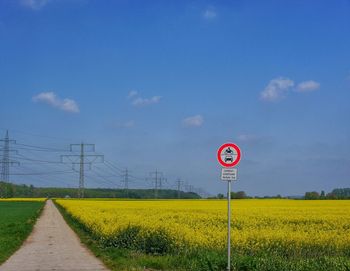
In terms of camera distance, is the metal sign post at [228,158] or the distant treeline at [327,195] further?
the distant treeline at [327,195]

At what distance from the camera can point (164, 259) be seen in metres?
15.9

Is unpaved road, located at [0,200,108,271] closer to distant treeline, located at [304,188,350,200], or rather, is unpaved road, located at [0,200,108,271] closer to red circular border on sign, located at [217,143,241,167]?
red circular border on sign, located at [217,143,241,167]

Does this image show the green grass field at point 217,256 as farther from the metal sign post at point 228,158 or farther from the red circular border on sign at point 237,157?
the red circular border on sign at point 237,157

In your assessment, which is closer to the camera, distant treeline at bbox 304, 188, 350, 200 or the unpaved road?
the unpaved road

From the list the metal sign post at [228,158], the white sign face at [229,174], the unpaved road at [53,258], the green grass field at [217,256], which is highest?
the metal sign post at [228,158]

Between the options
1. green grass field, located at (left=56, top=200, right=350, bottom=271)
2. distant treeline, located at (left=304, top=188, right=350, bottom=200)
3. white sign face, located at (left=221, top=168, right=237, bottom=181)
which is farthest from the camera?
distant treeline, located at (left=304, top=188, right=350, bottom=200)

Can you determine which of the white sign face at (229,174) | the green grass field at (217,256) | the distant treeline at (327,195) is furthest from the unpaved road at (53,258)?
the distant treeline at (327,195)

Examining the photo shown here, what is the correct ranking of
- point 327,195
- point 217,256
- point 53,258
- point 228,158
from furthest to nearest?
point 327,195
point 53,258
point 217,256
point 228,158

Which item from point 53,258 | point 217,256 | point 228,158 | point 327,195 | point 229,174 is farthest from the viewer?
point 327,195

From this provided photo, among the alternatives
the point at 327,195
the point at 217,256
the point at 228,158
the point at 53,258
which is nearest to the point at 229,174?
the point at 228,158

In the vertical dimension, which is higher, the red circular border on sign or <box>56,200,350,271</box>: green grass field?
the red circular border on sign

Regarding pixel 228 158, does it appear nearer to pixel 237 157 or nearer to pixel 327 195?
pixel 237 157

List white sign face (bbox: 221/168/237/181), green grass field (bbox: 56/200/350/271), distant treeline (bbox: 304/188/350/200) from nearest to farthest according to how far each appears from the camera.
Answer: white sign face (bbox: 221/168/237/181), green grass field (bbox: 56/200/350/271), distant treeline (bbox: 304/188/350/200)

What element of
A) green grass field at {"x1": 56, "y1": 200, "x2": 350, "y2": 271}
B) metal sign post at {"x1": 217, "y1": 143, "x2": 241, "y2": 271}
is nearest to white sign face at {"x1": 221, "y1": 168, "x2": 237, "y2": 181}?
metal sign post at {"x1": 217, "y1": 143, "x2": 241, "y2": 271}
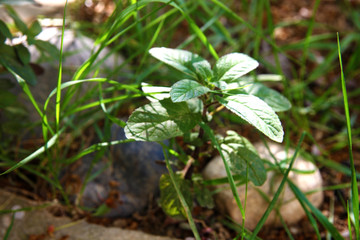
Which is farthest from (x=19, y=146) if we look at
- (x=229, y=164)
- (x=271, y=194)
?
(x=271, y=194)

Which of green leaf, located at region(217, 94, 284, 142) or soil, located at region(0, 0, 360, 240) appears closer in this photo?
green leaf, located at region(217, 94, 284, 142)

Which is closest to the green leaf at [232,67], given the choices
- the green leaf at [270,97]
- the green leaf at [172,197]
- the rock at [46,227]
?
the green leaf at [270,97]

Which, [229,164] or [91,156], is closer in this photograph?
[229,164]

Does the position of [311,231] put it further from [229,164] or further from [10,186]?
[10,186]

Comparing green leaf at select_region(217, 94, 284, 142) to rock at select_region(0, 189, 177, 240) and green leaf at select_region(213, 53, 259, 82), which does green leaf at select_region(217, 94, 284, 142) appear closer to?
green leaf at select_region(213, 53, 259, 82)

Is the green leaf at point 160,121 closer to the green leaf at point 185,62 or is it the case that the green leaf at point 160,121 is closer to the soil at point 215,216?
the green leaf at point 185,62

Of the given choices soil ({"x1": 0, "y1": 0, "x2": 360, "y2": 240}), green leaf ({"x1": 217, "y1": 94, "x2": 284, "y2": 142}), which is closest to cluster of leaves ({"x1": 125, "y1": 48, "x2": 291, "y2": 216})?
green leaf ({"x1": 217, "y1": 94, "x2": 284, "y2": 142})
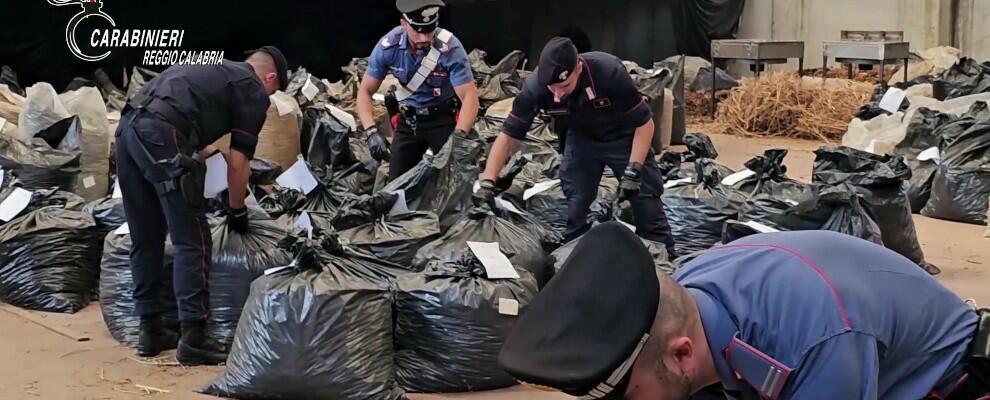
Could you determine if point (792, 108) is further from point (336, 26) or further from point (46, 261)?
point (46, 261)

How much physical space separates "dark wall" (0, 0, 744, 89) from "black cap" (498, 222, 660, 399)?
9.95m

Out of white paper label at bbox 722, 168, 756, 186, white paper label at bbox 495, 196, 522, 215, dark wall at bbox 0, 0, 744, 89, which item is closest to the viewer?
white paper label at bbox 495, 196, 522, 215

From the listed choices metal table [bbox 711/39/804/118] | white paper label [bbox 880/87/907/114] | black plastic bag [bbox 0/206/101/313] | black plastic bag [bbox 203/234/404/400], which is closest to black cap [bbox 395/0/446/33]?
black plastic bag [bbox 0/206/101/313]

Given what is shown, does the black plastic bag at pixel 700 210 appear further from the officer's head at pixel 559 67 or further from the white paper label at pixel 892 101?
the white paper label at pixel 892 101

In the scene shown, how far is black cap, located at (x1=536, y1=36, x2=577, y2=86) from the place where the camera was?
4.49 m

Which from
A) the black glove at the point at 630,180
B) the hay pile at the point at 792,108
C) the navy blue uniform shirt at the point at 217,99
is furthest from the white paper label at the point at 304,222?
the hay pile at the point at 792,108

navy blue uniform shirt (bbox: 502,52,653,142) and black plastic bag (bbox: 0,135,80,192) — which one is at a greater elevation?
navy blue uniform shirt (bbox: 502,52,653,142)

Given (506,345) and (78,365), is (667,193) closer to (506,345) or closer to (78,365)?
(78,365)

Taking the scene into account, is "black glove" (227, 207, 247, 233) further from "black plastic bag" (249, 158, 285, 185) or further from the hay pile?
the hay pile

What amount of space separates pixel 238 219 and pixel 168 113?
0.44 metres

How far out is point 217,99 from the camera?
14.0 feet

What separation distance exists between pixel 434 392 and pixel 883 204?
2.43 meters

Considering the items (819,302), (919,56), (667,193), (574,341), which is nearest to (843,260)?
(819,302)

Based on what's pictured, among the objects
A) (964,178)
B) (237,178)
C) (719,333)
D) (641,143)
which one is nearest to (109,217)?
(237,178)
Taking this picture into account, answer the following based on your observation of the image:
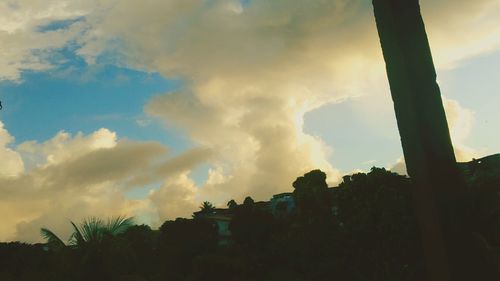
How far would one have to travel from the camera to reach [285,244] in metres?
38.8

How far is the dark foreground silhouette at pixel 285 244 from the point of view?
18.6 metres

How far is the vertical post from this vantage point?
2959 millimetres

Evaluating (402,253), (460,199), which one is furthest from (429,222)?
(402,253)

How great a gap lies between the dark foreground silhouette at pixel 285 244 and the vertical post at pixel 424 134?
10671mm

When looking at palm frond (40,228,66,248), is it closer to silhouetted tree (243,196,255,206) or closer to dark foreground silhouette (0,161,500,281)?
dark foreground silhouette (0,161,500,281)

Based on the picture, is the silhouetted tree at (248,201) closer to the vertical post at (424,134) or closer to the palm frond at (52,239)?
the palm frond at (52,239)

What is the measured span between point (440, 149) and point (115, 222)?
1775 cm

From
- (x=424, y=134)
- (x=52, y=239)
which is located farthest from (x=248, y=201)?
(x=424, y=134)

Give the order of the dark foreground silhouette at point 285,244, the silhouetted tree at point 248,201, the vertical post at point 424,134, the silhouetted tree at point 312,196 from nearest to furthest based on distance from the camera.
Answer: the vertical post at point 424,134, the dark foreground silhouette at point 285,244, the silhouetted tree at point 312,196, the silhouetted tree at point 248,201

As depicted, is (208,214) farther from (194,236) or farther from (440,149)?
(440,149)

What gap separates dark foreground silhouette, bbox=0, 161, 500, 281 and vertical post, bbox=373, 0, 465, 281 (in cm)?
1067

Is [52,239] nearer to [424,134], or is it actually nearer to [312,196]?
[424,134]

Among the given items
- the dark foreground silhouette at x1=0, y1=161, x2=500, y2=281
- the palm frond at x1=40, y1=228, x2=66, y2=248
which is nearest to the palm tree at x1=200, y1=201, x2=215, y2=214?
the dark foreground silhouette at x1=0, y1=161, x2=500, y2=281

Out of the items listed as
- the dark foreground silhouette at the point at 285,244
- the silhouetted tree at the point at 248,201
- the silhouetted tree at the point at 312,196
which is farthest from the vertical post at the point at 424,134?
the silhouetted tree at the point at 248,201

..........

Can you repeat everything from the line containing "What gap separates" down through the end of the records, swapping "vertical post" for "wooden pole" and changing nothing else?

What gap separates dark foreground silhouette, bbox=0, 161, 500, 281 and wooden pole, bbox=373, 0, 465, 281 (in cm)?
1067

Is [52,239] nearer to [424,134], or is it actually nearer to [312,196]?
[424,134]

Among the given items
- the dark foreground silhouette at x1=0, y1=161, x2=500, y2=281
- the palm frond at x1=40, y1=228, x2=66, y2=248
which is nearest to the palm tree at x1=200, y1=201, x2=215, y2=214?
the dark foreground silhouette at x1=0, y1=161, x2=500, y2=281

Out of the items listed as
- the dark foreground silhouette at the point at 285,244
- the silhouetted tree at the point at 248,201
- the silhouetted tree at the point at 312,196
which is farthest from the wooden pole at the point at 424,134?
the silhouetted tree at the point at 248,201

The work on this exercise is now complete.